It made me feel like I get punished for expressing my feelings.
My feelings don’t feel safe with you.

I feel like
I’ve been putting more effort in the relationship than you.
Your friends are more important to you than me.
I feel a lot of thing at the same time. Some moments I feel like you look at me with disgust and questioning weather or not you want to be with me. What you say vs the things you sometimes the lack of actions screams the opposite.
I find myself questioning if I fell in love with potential instead of what your actions are projecting. You say all the time how you feel you don’t do enough for me.
Perhaps you were right.
​Perhaps I got comfortable with the bare minimum.
Perhaps I gave you way to much than what you really deserved.
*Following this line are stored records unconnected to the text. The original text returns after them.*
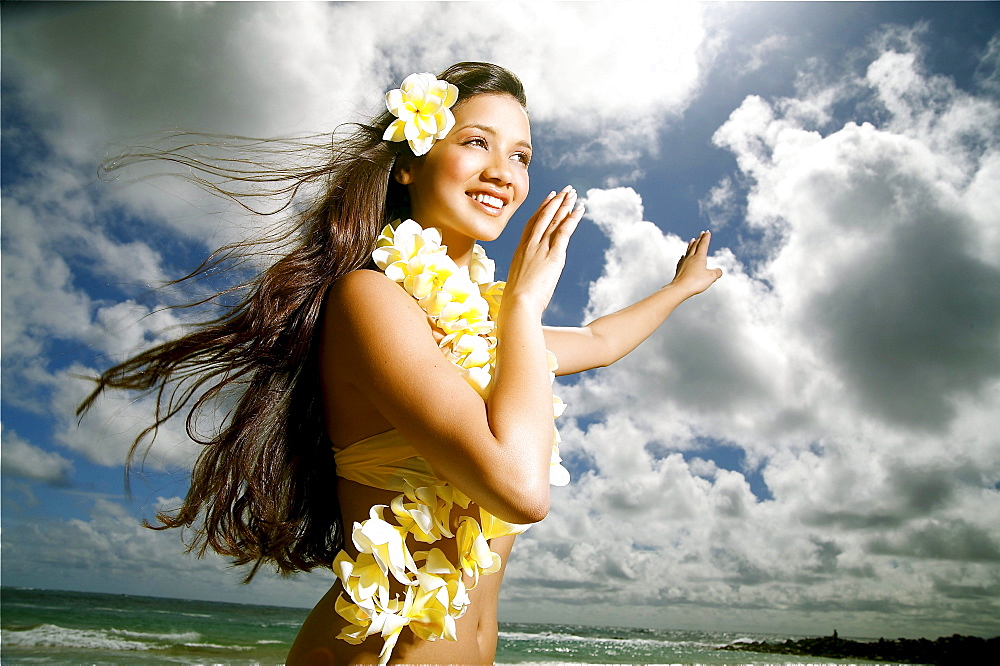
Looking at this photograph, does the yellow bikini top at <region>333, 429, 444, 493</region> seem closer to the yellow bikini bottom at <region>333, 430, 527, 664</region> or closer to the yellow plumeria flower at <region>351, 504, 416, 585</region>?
the yellow bikini bottom at <region>333, 430, 527, 664</region>

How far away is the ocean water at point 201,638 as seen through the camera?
13626 mm

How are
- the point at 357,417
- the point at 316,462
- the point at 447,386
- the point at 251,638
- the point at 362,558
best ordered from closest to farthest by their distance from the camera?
the point at 447,386, the point at 362,558, the point at 357,417, the point at 316,462, the point at 251,638

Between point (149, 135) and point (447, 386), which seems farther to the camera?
point (149, 135)

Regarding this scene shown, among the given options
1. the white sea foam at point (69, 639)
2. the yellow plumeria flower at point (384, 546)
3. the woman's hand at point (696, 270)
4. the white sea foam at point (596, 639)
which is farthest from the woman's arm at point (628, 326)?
the white sea foam at point (596, 639)

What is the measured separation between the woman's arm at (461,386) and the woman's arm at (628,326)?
83cm

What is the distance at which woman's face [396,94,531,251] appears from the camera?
6.65 feet

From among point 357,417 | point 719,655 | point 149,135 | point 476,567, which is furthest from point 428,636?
point 719,655

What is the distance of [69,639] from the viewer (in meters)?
14.7

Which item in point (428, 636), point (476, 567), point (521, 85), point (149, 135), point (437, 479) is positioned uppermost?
point (521, 85)

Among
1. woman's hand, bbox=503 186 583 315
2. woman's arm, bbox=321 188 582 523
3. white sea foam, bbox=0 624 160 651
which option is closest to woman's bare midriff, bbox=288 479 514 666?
woman's arm, bbox=321 188 582 523

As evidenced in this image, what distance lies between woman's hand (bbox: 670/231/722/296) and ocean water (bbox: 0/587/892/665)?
12.3m

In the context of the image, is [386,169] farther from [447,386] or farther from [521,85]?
[447,386]

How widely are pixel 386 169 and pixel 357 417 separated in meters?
0.82

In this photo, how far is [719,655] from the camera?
1655cm
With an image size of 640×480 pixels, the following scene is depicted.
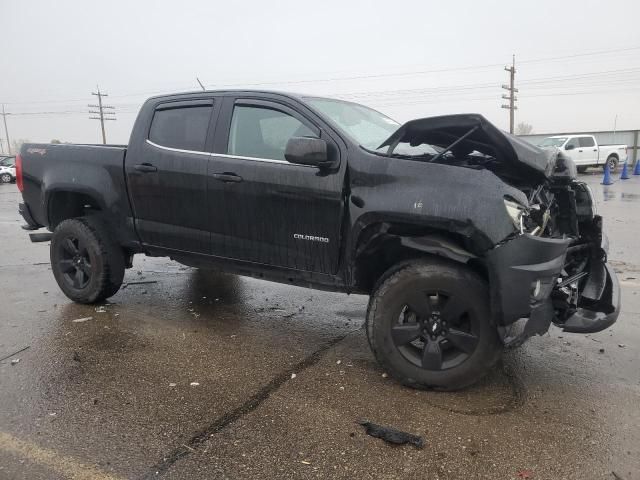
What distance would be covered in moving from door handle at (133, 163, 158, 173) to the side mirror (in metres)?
1.57

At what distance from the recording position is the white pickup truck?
24375 mm

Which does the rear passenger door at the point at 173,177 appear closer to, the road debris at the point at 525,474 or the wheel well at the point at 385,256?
the wheel well at the point at 385,256

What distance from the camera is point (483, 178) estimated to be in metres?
2.97

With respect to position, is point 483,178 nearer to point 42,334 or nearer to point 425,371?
point 425,371

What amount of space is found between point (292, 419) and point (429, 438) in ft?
2.54

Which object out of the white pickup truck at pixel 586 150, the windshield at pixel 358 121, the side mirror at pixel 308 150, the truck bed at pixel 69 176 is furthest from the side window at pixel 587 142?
the side mirror at pixel 308 150

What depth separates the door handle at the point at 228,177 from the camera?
387 cm

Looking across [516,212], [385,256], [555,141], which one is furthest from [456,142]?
[555,141]

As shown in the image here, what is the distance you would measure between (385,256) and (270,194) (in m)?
0.95

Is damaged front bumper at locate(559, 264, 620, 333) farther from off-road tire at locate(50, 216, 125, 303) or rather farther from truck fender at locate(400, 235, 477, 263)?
off-road tire at locate(50, 216, 125, 303)

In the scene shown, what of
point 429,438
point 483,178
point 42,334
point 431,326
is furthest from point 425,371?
point 42,334

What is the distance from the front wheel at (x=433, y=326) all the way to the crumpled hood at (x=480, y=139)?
0.74m

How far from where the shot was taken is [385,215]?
322 cm

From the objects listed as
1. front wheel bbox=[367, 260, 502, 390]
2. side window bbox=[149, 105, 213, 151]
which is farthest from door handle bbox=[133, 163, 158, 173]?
front wheel bbox=[367, 260, 502, 390]
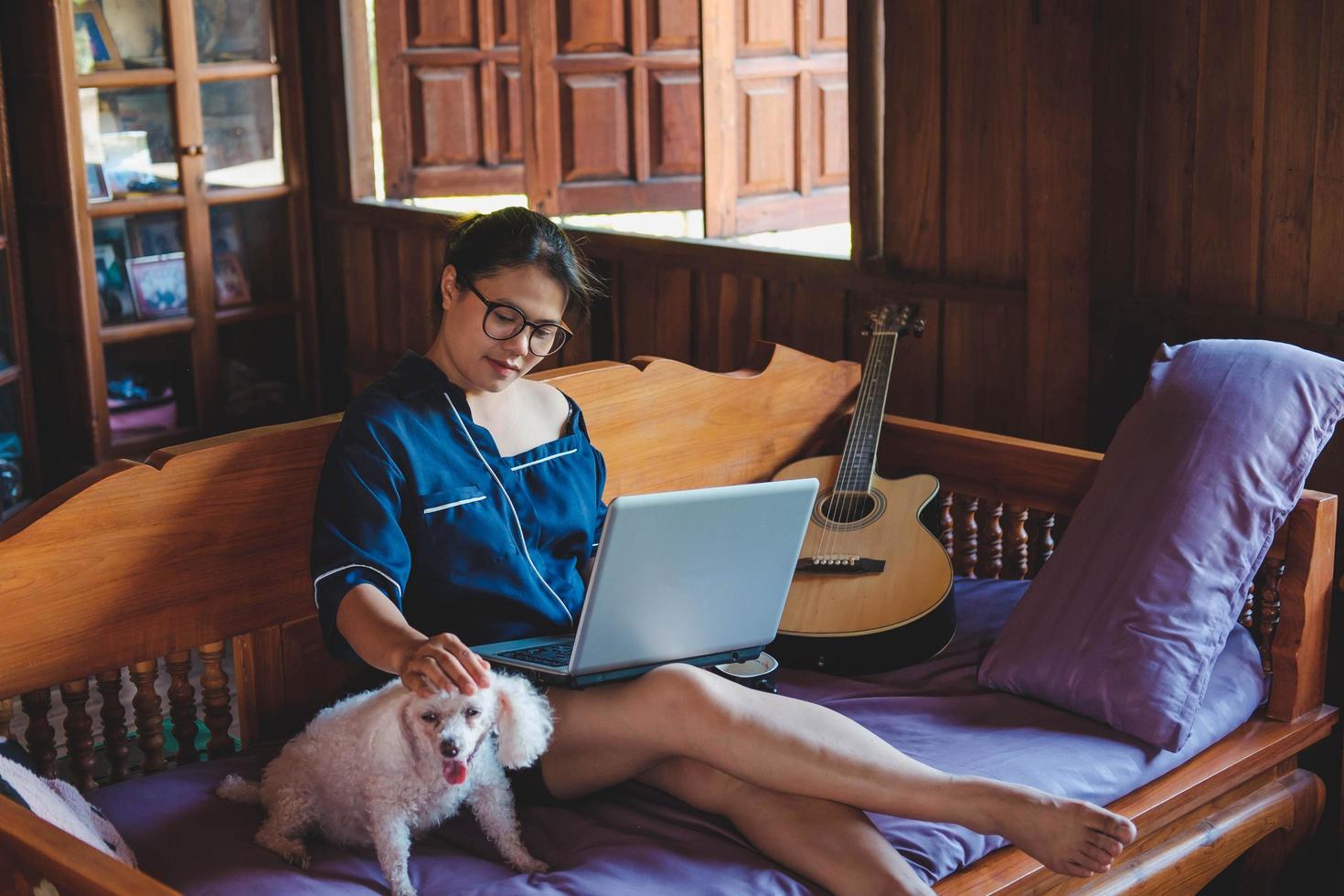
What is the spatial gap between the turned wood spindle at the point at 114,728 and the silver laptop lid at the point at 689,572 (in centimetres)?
71

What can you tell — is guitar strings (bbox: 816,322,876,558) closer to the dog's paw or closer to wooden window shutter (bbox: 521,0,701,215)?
the dog's paw

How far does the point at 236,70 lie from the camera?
4828 mm

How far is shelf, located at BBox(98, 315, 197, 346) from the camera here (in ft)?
15.1

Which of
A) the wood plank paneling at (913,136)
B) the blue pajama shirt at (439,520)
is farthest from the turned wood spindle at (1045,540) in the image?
the blue pajama shirt at (439,520)

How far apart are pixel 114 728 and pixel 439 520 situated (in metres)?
0.58

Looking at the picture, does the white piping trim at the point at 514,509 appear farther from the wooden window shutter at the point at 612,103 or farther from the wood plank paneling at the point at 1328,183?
the wooden window shutter at the point at 612,103

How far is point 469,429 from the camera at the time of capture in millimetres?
2098

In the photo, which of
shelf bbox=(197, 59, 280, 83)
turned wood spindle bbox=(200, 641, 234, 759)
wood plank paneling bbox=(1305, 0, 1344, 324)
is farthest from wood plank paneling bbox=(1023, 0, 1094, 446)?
shelf bbox=(197, 59, 280, 83)

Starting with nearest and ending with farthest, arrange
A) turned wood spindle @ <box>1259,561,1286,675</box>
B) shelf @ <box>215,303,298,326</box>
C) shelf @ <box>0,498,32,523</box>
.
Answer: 1. turned wood spindle @ <box>1259,561,1286,675</box>
2. shelf @ <box>0,498,32,523</box>
3. shelf @ <box>215,303,298,326</box>

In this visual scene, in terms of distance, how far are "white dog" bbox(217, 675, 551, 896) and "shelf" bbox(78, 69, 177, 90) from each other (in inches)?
129

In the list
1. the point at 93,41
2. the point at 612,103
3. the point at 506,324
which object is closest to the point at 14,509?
the point at 93,41

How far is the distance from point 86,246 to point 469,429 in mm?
2895

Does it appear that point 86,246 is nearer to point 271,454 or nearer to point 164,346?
point 164,346

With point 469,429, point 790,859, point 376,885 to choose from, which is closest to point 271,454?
point 469,429
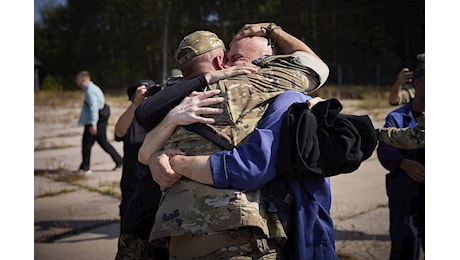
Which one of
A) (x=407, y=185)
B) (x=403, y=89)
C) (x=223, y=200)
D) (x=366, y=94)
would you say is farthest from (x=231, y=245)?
(x=366, y=94)

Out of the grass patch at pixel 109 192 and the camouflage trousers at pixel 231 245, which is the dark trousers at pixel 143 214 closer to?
the camouflage trousers at pixel 231 245

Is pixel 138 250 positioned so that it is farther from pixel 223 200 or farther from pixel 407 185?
pixel 407 185

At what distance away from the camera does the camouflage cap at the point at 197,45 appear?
1.63 m

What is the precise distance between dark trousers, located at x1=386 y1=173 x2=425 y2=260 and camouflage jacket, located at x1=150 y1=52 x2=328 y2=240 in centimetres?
168

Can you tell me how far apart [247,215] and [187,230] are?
174mm

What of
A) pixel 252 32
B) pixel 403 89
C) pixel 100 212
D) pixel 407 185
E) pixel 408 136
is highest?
pixel 252 32

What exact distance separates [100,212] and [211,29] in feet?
8.75

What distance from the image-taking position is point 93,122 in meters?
6.98

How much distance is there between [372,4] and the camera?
13.8ft

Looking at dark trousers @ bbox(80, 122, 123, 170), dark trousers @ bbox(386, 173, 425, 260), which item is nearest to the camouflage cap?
dark trousers @ bbox(386, 173, 425, 260)

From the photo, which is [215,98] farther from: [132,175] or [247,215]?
[132,175]

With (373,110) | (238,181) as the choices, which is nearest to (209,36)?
(238,181)

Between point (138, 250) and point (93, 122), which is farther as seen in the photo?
point (93, 122)
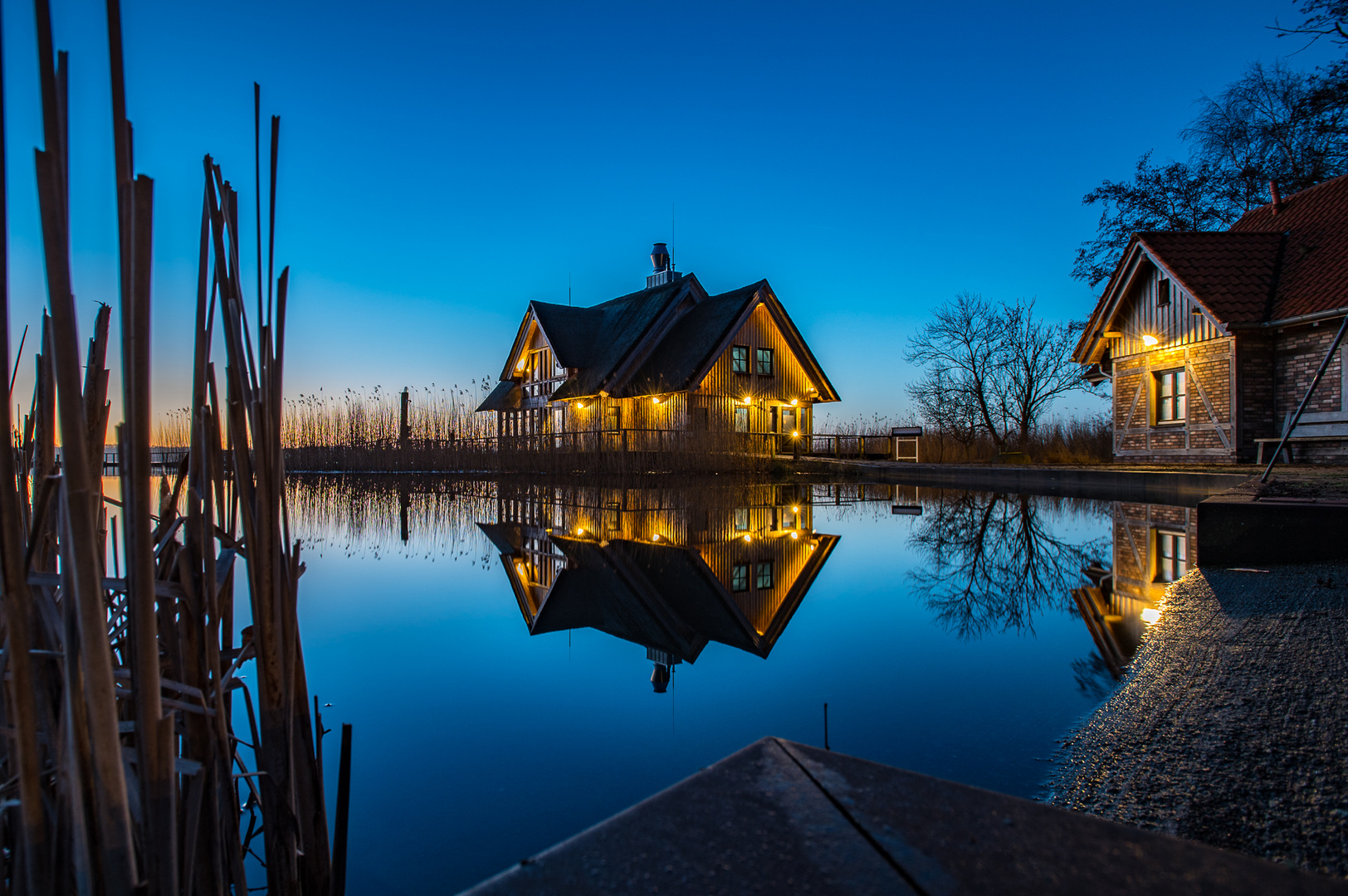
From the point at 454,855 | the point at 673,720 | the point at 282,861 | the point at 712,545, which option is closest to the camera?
the point at 282,861

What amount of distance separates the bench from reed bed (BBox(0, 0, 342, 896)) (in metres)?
12.2

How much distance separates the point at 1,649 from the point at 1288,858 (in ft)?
7.65

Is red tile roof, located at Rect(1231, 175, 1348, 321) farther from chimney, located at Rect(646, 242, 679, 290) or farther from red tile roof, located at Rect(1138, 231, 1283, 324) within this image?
chimney, located at Rect(646, 242, 679, 290)

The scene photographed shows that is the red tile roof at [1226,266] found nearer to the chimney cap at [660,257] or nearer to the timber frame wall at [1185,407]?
the timber frame wall at [1185,407]

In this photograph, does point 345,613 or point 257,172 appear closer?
point 257,172

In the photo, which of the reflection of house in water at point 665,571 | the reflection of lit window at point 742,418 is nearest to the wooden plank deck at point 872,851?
the reflection of house in water at point 665,571

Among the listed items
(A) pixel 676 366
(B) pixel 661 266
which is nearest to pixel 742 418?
(A) pixel 676 366

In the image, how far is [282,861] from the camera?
1.36 meters

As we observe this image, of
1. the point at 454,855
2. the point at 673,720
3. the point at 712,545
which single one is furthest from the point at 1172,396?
the point at 454,855

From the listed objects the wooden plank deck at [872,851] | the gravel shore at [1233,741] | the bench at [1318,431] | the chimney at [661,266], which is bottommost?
the gravel shore at [1233,741]

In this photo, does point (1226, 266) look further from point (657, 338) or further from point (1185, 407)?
point (657, 338)

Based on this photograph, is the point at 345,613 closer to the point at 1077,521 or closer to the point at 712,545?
the point at 712,545

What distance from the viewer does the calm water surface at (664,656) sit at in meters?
1.94

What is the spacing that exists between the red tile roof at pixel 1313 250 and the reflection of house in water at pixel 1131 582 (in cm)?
605
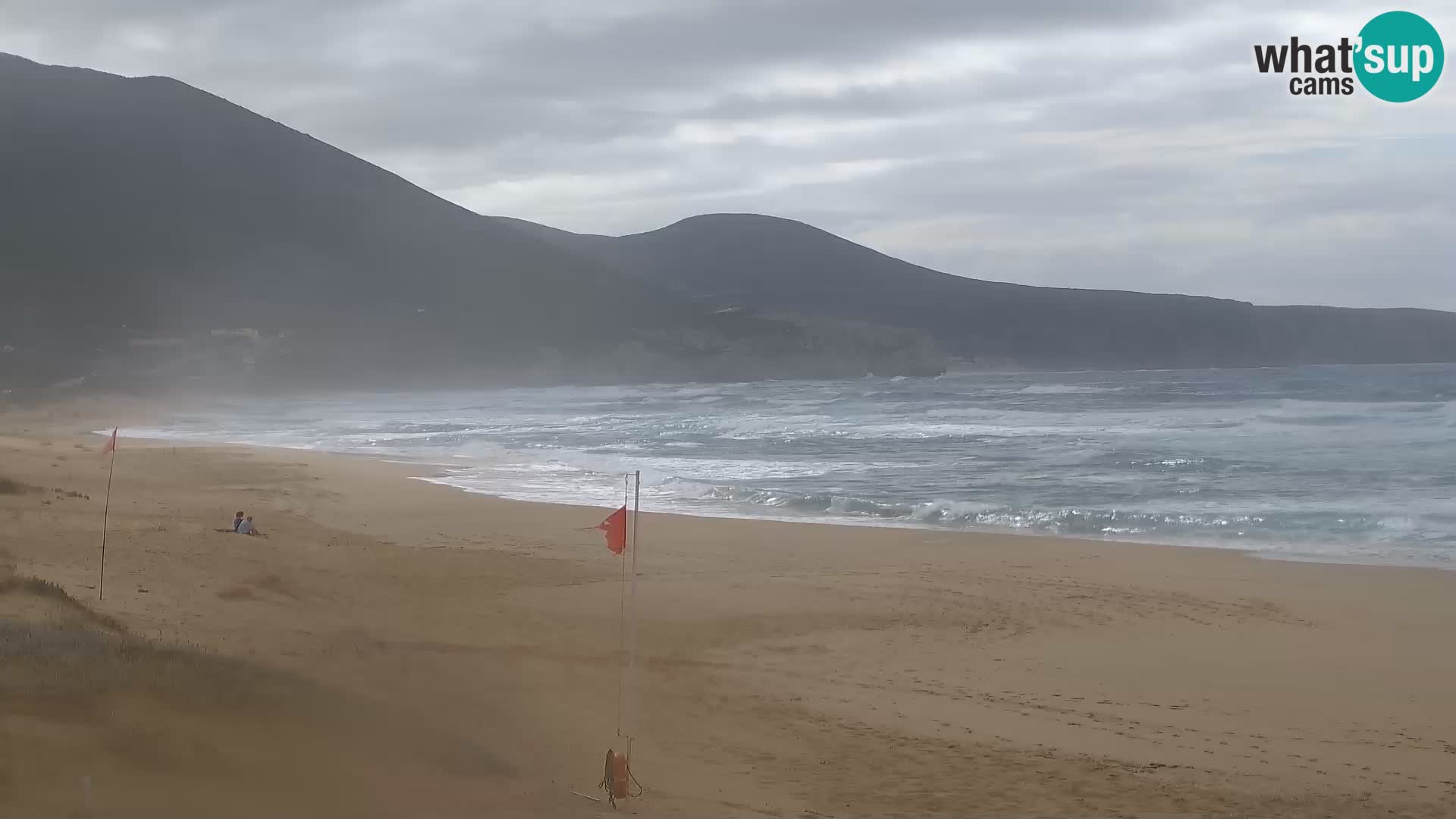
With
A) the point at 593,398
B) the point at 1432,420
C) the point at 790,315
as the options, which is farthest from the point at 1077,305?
the point at 1432,420

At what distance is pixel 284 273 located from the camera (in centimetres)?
9188

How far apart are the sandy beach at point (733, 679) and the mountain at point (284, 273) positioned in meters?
64.4

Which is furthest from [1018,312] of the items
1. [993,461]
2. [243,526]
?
[243,526]

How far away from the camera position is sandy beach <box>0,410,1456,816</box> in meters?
4.67

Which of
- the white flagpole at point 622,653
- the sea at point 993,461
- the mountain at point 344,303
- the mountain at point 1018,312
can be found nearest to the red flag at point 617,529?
the white flagpole at point 622,653

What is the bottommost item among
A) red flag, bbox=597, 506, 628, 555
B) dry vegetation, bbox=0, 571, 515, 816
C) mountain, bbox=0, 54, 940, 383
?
dry vegetation, bbox=0, 571, 515, 816

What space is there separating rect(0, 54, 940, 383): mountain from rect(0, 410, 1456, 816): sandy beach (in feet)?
211

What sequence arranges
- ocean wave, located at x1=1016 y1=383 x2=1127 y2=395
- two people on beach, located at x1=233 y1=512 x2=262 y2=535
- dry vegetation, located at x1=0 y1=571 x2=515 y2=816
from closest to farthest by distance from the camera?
dry vegetation, located at x1=0 y1=571 x2=515 y2=816
two people on beach, located at x1=233 y1=512 x2=262 y2=535
ocean wave, located at x1=1016 y1=383 x2=1127 y2=395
I asked you what is your New Years resolution and you mentioned porn.
How bad is this problem?
Is it the reason why we don’t have sex often?
Are you attracted to me?
I’m hurt: I thought you was going to propose over the holidays.
Push Me Louder!


​You can’t keep punishing me for my bad moments.

Every time I slip, every time I make a mistake or something wrong I’m punished.
Whereas I give you grace and forgiveness.
I give you understanding and chances
Sometimes it feels like I get punished for having concerns or feelings that you don’t agree with. Because you don’t agree or understand how I feel makes it invalid.
How would you feel if I did that to you?

I miss you. But What's There To Miss?
Yes, I see you everyday and next to you all the time but I really miss you.
I miss the way you’d look me,
Like I was precious piece of gold to you.
I miss the way you hold my hand in the car,
Even if it’s just down the road.
I miss the way youd smile at me,
Your cheeks would touch your eyes.
I miss the way you hugged me right,
My favorite was from behind.

Now it's finally over: We broke up yesterday.
Crazy how fast it was for you to let Facebook know.
I feel so exhausted but can’t sleep. Restlessly tossing and turning in emptiness and memories.
Like how the last 365 days was gone within a flash of an eye.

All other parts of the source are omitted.